Ok, so far di pihak producer dan consumer di Indonesia belum ada yang merasa dirugikan dengan export ban ini. At least untuk short period. Bagaimana dengan para distributor live cattle dari Australia ini? Sapi dari Australia yang dikirim hidup2 ke Indonesia itu memiliki batasan berat tersendiri. Selain memperingan pengiriman, juga untuk membuka lapangan kerja di Indonesia. Jadi ada beberapa waktu di Indonesia yang perternaknya menggemukkan para sapi import ini sebelum di jual. Nah... bagaimana nasib mereka para peternak penggemuk ini?

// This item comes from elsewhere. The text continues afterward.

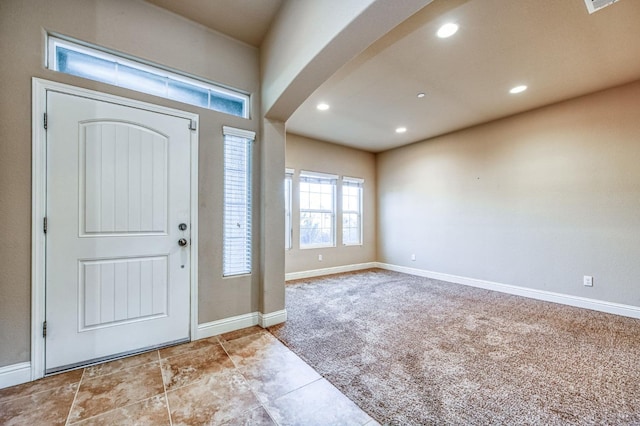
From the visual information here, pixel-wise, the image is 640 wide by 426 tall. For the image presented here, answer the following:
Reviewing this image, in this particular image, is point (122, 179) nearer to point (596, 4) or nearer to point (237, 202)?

Mungkin mereka dalam jangka pendek akan dirugikan oleh keputusan ini. Tapi Indonesia sendiri sejak beberapa tahun lalu juga merencanakan cattle and beef self-sufficiency (baca disini: cattle and beef self-sufficiency in Indonesia). Self-sufficiency belum tentu selalu merupakan jalan terbaik untuk self-security sie sebenarnya dan belum tentu menguntungkan semua pihak. Tapi sangat berguna jika international market tidak bisa diharapkan untuk memenuhi kebutuhan domestik atau untuk kasus export ban seperti ini. Hmm... sebentar.. hubungannya dengan si penggemuk sapi apa ya...? Ya.. maksudnya... masalah lapangan pekerjaan juga bisa teratasi dimasa depan kalu pemerintah meluncurkan program-program untuk mendukung cattle and beef self-sufficiency ini. So... sekali lagi.. Indonesia bisa survive dan tidak terlalu dirugikan oleh masalah export ban ini, malah sangat mendukung target pemerintah. Karna pemerintah ngga perlu melakukan restriction terhadap import yang sangat tidak sesuai dengan semangat free-trade dan WTO rules.

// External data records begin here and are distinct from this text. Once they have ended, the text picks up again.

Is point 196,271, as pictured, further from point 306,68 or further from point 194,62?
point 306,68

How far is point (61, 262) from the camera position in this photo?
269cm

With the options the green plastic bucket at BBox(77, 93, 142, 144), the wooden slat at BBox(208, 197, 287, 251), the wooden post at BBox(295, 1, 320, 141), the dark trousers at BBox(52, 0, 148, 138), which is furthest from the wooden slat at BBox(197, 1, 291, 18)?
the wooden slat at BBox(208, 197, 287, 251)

Jadi kesimpulan sementara saya saat ini adalah... Dampak dari Australian export ban secara economics, jauuuuh lebih besar di Australia sendiri dibanding di Indonesia.

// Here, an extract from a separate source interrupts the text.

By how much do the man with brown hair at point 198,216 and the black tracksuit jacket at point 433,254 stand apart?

Eh.. tadi saya kan berniat menulis tentang 3 essay yang mau due, kenapa jadi bahas panjang lebar 1 essay ini?

Mari kita lanjutkan... Essay berikutnya tentang Climate change policy, hambatan dan tantangan nya di Indonesia. Saya belum memulai membaca dan sama sekali belum punya gambaran apa yang terjadi di negara tercinta itu saat ini.

Sementara essay ketiga... saya sema sekali tidak punya ide tentang apa tugas ini. Berkaitan dengan food safety, sesuatu tentang measures yang harus dilakukan to ensure that you (as industry) deliver safe and high quality food to consumers.  Cuma itu yang ada dikepala, pastinya sama sekali  ngga tau.